Exercise directions: Down to the final line, write out the data below exactly.

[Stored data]
┏━━

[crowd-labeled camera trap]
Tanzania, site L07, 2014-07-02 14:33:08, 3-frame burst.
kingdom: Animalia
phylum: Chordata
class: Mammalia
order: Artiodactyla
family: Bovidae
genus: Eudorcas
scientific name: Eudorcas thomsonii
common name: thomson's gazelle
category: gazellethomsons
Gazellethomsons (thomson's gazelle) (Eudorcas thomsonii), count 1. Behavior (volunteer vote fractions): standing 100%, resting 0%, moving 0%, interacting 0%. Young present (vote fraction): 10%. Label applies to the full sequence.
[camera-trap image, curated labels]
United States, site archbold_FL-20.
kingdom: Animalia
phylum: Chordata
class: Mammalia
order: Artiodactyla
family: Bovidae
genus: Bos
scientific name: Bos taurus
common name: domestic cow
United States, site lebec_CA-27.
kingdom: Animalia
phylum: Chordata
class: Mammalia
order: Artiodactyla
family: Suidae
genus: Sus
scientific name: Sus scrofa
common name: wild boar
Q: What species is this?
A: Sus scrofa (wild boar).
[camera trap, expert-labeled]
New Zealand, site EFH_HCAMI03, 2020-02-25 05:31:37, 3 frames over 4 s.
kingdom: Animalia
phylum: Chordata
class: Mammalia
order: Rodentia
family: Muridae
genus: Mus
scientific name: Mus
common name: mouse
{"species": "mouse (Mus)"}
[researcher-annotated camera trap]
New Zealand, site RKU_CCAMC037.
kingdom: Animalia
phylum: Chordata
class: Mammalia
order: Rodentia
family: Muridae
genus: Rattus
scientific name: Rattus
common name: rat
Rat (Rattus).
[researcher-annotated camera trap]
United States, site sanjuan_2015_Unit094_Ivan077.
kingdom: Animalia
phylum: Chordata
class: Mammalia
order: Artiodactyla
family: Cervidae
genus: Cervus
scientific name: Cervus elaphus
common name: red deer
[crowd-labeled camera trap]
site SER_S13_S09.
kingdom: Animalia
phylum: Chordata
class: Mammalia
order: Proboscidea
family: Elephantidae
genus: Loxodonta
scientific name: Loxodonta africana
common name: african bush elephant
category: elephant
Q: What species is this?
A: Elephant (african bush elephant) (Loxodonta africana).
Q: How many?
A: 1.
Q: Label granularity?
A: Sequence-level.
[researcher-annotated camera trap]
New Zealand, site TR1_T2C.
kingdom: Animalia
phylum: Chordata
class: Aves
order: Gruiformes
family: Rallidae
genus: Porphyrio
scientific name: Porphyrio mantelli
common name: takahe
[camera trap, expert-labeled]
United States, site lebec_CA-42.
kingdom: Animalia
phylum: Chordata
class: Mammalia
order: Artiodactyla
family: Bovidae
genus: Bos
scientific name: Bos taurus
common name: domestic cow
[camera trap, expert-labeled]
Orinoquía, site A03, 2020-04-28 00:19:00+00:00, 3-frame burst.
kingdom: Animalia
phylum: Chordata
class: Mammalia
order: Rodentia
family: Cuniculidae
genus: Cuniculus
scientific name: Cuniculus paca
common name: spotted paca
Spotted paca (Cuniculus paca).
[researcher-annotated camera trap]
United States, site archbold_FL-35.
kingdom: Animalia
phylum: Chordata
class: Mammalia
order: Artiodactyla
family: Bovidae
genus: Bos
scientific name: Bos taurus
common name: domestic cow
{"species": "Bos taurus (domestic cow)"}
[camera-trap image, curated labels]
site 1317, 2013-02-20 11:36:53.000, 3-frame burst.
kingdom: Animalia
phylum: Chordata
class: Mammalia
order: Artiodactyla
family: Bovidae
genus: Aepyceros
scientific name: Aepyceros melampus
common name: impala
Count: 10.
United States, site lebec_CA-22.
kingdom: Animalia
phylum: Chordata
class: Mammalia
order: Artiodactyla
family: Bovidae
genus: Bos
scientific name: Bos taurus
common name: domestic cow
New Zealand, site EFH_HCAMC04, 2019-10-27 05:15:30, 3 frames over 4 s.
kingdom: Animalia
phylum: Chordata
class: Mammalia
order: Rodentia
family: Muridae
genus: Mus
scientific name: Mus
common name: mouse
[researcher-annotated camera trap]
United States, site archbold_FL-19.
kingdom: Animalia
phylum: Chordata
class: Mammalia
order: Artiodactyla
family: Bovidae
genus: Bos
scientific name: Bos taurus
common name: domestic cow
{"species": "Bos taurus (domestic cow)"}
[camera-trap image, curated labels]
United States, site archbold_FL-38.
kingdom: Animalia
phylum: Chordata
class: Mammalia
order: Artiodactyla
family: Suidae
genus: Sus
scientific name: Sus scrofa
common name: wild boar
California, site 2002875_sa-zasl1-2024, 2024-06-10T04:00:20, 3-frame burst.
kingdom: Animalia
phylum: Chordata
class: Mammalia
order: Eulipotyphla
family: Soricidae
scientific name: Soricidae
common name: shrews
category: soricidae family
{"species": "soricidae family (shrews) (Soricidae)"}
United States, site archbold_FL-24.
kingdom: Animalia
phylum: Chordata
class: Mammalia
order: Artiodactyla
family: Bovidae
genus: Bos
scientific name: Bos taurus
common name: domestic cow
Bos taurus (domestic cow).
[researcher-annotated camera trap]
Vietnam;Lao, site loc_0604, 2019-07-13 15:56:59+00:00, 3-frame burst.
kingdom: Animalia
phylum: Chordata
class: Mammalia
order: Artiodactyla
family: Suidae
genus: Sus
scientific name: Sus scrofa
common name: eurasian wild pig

┗━━

Response:
[crowd-labeled camera trap]
Tanzania, site L07, 2014-07-02 14:33:08, 3-frame burst.
kingdom: Animalia
phylum: Chordata
class: Mammalia
order: Artiodactyla
family: Bovidae
genus: Eudorcas
scientific name: Eudorcas thomsonii
common name: thomson's gazelle
category: gazellethomsons
Gazellethomsons (thomson's gazelle) (Eudorcas thomsonii), count 1. Behavior (volunteer vote fractions): standing 100%, resting 0%, moving 0%, interacting 0%. Young present (vote fraction): 10%. Label applies to the full sequence.
[camera-trap image, curated labels]
United States, site archbold_FL-20.
kingdom: Animalia
phylum: Chordata
class: Mammalia
order: Artiodactyla
family: Bovidae
genus: Bos
scientific name: Bos taurus
common name: domestic cow
United States, site lebec_CA-27.
kingdom: Animalia
phylum: Chordata
class: Mammalia
order: Artiodactyla
family: Suidae
genus: Sus
scientific name: Sus scrofa
common name: wild boar
Q: What species is this?
A: Sus scrofa (wild boar).
[camera trap, expert-labeled]
New Zealand, site EFH_HCAMI03, 2020-02-25 05:31:37, 3 frames over 4 s.
kingdom: Animalia
phylum: Chordata
class: Mammalia
order: Rodentia
family: Muridae
genus: Mus
scientific name: Mus
common name: mouse
{"species": "mouse (Mus)"}
[researcher-annotated camera trap]
New Zealand, site RKU_CCAMC037.
kingdom: Animalia
phylum: Chordata
class: Mammalia
order: Rodentia
family: Muridae
genus: Rattus
scientific name: Rattus
common name: rat
Rat (Rattus).
[researcher-annotated camera trap]
United States, site sanjuan_2015_Unit094_Ivan077.
kingdom: Animalia
phylum: Chordata
class: Mammalia
order: Artiodactyla
family: Cervidae
genus: Cervus
scientific name: Cervus elaphus
common name: red deer
[crowd-labeled camera trap]
site SER_S13_S09.
kingdom: Animalia
phylum: Chordata
class: Mammalia
order: Proboscidea
family: Elephantidae
genus: Loxodonta
scientific name: Loxodonta africana
common name: african bush elephant
category: elephant
Q: What species is this?
A: Elephant (african bush elephant) (Loxodonta africana).
Q: How many?
A: 1.
Q: Label granularity?
A: Sequence-level.
[researcher-annotated camera trap]
New Zealand, site TR1_T2C.
kingdom: Animalia
phylum: Chordata
class: Aves
order: Gruiformes
family: Rallidae
genus: Porphyrio
scientific name: Porphyrio mantelli
common name: takahe
[camera trap, expert-labeled]
United States, site lebec_CA-42.
kingdom: Animalia
phylum: Chordata
class: Mammalia
order: Artiodactyla
family: Bovidae
genus: Bos
scientific name: Bos taurus
common name: domestic cow
[camera trap, expert-labeled]
Orinoquía, site A03, 2020-04-28 00:19:00+00:00, 3-frame burst.
kingdom: Animalia
phylum: Chordata
class: Mammalia
order: Rodentia
family: Cuniculidae
genus: Cuniculus
scientific name: Cuniculus paca
common name: spotted paca
Spotted paca (Cuniculus paca).
[researcher-annotated camera trap]
United States, site archbold_FL-35.
kingdom: Animalia
phylum: Chordata
class: Mammalia
order: Artiodactyla
family: Bovidae
genus: Bos
scientific name: Bos taurus
common name: domestic cow
{"species": "Bos taurus (domestic cow)"}
[camera-trap image, curated labels]
site 1317, 2013-02-20 11:36:53.000, 3-frame burst.
kingdom: Animalia
phylum: Chordata
class: Mammalia
order: Artiodactyla
family: Bovidae
genus: Aepyceros
scientific name: Aepyceros melampus
common name: impala
Count: 10.
United States, site lebec_CA-22.
kingdom: Animalia
phylum: Chordata
class: Mammalia
order: Artiodactyla
family: Bovidae
genus: Bos
scientific name: Bos taurus
common name: domestic cow
New Zealand, site EFH_HCAMC04, 2019-10-27 05:15:30, 3 frames over 4 s.
kingdom: Animalia
phylum: Chordata
class: Mammalia
order: Rodentia
family: Muridae
genus: Mus
scientific name: Mus
common name: mouse
[researcher-annotated camera trap]
United States, site archbold_FL-19.
kingdom: Animalia
phylum: Chordata
class: Mammalia
order: Artiodactyla
family: Bovidae
genus: Bos
scientific name: Bos taurus
common name: domestic cow
{"species": "Bos taurus (domestic cow)"}
[camera-trap image, curated labels]
United States, site archbold_FL-38.
kingdom: Animalia
phylum: Chordata
class: Mammalia
order: Artiodactyla
family: Suidae
genus: Sus
scientific name: Sus scrofa
common name: wild boar
California, site 2002875_sa-zasl1-2024, 2024-06-10T04:00:20, 3-frame burst.
kingdom: Animalia
phylum: Chordata
class: Mammalia
order: Eulipotyphla
family: Soricidae
scientific name: Soricidae
common name: shrews
category: soricidae family
{"species": "soricidae family (shrews) (Soricidae)"}
United States, site archbold_FL-24.
kingdom: Animalia
phylum: Chordata
class: Mammalia
order: Artiodactyla
family: Bovidae
genus: Bos
scientific name: Bos taurus
common name: domestic cow
Bos taurus (domestic cow).
[researcher-annotated camera trap]
Vietnam;Lao, site loc_0604, 2019-07-13 15:56:59+00:00, 3-frame burst.
kingdom: Animalia
phylum: Chordata
class: Mammalia
order: Artiodactyla
family: Suidae
genus: Sus
scientific name: Sus scrofa
common name: eurasian wild pig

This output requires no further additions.